Publicité

Showkutally Soodhun « Si Ramgoolam est Premier ministre, c’est grâce à moi »

5 septembre 2011, 09:55

Par

Partager cet article

Facebook X WhatsApp

lexpress.mu | Toute l'actualité de l'île Maurice en temps réel.

Mireille Martin et Ah Fat Lan vous traînent en justice, Navin Ramgoolam vous a promis l’enfer. Comment vit-on avec trois « fatwas » ?

Mo ena enn lapo krokodil, je n’ai peur de personne, sauf de mon Créateur. Ça fait trente ans que je fais de la politique, je n’ai jamais plié devant
quiconque, ce n’est pas aujourd’hui que ça va commencer. Ces trois-là ne me font pas peur. Sur Ah-Fat, sur Mireille Martin, j’ai dit la vérite.
Dan verite pena frayer.

Mêler une enfant à vos minables guéguerres, c’est moche quand même…

J’ai répété ce que Mireille Martin elle-même m’a confi é. C’est elle qui m’a appris que les travaillistes se servaient de sa fi lle pour la débaucher. Elle nous a même expliqué, lors d’un bureau politique, comment le Dr Ramgoolam avait tenté une première fois de l’« acheter » en 2005.

Le conseiller du Premier ministre, Ah Fat Lan, vous réclame Rs 10 millions  pour diffamation.
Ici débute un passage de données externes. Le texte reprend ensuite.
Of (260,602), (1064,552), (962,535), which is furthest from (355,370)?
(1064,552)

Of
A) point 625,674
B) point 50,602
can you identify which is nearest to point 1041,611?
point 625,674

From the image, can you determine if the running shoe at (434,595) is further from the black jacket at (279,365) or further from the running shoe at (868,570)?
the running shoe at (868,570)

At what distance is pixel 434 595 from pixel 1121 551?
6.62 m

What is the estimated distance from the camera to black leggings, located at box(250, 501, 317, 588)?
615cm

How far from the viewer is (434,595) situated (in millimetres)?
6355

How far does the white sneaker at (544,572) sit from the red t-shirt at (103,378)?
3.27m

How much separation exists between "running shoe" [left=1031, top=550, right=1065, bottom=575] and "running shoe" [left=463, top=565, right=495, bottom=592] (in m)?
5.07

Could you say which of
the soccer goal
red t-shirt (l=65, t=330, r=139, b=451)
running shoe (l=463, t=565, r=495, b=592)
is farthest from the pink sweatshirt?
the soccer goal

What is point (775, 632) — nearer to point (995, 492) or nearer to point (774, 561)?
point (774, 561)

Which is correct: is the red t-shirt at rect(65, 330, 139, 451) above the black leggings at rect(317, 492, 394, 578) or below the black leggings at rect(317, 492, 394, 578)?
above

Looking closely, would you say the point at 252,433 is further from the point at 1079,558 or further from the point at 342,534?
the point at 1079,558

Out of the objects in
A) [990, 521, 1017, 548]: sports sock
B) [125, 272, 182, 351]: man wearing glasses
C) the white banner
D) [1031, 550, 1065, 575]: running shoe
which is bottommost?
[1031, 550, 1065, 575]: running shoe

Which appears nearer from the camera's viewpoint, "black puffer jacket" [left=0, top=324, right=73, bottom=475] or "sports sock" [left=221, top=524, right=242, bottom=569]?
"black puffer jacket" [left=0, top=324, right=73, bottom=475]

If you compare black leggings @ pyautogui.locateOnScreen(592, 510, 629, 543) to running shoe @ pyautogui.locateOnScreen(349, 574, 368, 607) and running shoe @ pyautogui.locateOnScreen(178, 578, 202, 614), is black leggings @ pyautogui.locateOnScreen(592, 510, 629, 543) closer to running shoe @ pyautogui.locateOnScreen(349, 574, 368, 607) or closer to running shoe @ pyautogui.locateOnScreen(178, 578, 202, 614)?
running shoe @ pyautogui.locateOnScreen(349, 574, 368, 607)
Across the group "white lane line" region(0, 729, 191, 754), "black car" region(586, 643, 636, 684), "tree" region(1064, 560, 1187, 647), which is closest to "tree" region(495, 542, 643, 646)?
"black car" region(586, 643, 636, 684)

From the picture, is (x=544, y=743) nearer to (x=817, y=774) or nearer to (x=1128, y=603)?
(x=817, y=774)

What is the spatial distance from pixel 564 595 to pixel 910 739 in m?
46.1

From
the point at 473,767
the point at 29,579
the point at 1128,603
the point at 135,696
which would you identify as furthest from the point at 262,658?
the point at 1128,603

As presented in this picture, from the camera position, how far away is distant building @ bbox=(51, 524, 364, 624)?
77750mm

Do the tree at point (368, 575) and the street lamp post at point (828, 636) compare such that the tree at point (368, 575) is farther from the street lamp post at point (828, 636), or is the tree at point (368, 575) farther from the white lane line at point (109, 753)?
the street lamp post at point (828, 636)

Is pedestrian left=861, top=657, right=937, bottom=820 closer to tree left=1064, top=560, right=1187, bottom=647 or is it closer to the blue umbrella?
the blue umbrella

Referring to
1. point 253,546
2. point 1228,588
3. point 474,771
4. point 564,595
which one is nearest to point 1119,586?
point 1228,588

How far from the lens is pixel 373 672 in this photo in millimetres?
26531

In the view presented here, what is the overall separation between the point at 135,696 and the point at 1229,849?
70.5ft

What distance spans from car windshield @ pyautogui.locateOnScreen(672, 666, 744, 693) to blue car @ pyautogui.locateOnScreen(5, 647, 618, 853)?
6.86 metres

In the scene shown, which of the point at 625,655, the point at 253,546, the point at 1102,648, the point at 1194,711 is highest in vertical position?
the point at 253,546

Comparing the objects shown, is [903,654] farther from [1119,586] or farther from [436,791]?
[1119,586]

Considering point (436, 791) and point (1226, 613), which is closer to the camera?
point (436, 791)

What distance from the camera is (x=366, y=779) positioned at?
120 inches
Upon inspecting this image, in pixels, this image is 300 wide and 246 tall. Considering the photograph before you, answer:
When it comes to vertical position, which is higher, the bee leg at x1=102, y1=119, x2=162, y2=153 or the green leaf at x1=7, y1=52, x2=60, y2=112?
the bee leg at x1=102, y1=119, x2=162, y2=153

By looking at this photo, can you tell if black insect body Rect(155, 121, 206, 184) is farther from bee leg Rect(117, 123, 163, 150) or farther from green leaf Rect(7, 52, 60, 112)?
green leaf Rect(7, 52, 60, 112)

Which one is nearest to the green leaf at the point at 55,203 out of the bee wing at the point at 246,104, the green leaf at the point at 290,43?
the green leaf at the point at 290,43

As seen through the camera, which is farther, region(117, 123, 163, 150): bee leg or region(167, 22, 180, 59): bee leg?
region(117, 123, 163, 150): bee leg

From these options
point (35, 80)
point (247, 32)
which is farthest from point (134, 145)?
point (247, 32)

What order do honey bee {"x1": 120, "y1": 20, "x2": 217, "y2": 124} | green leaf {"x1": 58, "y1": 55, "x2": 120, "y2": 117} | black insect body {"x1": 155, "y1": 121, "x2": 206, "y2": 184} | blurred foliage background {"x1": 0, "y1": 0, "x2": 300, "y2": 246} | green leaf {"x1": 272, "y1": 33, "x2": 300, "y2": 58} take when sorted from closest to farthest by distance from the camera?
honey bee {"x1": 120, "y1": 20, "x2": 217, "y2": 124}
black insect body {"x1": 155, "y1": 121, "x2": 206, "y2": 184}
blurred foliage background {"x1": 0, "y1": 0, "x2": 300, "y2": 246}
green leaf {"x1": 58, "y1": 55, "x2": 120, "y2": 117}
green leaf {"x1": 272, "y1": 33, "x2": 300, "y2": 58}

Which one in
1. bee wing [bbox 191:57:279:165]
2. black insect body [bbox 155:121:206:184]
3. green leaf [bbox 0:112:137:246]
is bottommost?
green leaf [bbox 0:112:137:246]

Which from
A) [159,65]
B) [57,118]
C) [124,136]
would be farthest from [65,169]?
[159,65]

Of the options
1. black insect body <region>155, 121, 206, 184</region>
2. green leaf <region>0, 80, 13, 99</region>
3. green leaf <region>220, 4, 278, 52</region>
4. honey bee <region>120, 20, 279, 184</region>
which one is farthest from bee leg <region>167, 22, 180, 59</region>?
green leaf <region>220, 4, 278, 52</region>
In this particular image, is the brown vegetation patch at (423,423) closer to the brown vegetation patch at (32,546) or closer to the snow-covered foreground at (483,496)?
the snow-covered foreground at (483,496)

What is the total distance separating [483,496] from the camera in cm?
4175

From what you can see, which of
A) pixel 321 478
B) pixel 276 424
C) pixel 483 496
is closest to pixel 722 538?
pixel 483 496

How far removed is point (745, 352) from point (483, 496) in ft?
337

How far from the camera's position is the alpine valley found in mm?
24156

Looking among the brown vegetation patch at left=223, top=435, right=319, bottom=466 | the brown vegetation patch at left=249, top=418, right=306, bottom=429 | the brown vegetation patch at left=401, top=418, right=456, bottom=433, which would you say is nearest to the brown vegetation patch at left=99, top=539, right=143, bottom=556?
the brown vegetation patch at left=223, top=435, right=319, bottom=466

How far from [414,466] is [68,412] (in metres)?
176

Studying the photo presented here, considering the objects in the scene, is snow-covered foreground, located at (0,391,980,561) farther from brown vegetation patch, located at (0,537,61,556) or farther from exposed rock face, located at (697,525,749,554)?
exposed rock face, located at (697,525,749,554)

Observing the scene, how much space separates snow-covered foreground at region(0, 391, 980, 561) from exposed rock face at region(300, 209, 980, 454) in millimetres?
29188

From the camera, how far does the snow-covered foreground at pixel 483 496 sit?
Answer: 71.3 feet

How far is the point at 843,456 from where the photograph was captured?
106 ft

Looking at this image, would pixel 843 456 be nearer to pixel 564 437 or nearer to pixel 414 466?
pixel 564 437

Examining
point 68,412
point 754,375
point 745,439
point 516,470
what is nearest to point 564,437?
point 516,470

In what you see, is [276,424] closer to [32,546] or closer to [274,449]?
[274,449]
Vous n’avez pas peur que…

(Il coupe) Moi, peur de Ah Fat ? Je n’ai peur de personne, vous entendez ? Personne ! Mo ena tou bann prev pou kapav manz kont li. Je vais les
sortir les dossiers, un par un, bam-bam-bam ! Ah Fat a fait un tort considérable à la State Trading Corporation (STC) quand il siégeait sur le board. D’ailleurs, tout le board était pourri.

Qu’avez-vous fait pour le désinfecter ?

J’avais les mains liées. Tous les dossiers étaient bloqués au bureau du Premier ministre. Quand j’ai pris mes fonctions au ministère du Commerce, la première chose que j’ai faite a été de demander à mes officiers un topo sur la STC. Très vite, j’ai compris que cela ne suffirait pas, qu’il fallait creuser davantage. J’en ai discuté avec Megh Pillay et nous sommes tombés d’accord pour procéder à un Forensic Report, le fameux rapport Badhain. Là, je tombe des nues. Des fraudes partout. Un trou de près de Rs 4,7 milliards lié au hedging. (A voix basse, sur le ton de la confidence). Le State Law Office n’était même pas au courant des contrats de hedging. Le Conseil des ministres n’avait pas donné son aval non plus.

Et vous êtes resté les bras croisés ?

Du tout. J’en ai parlé au Premier ministre. Il m’a dit : « Ki bizin fer to pense ? » Je lui ai suggéré d’aller à l’ICAC où à la police, ça me paraissait plus prudent. Mais il m’a dit de ne pas me presser, qu’il allait étudier le rapport et qu’il prendrait ensuite une décision. Finalement, il n’a jamais rien décidé du tout. « Donn mwa impe letan », c’est sa grande phrase.

Qui a demandé une deuxième évaluation de la clinique MedPoint ?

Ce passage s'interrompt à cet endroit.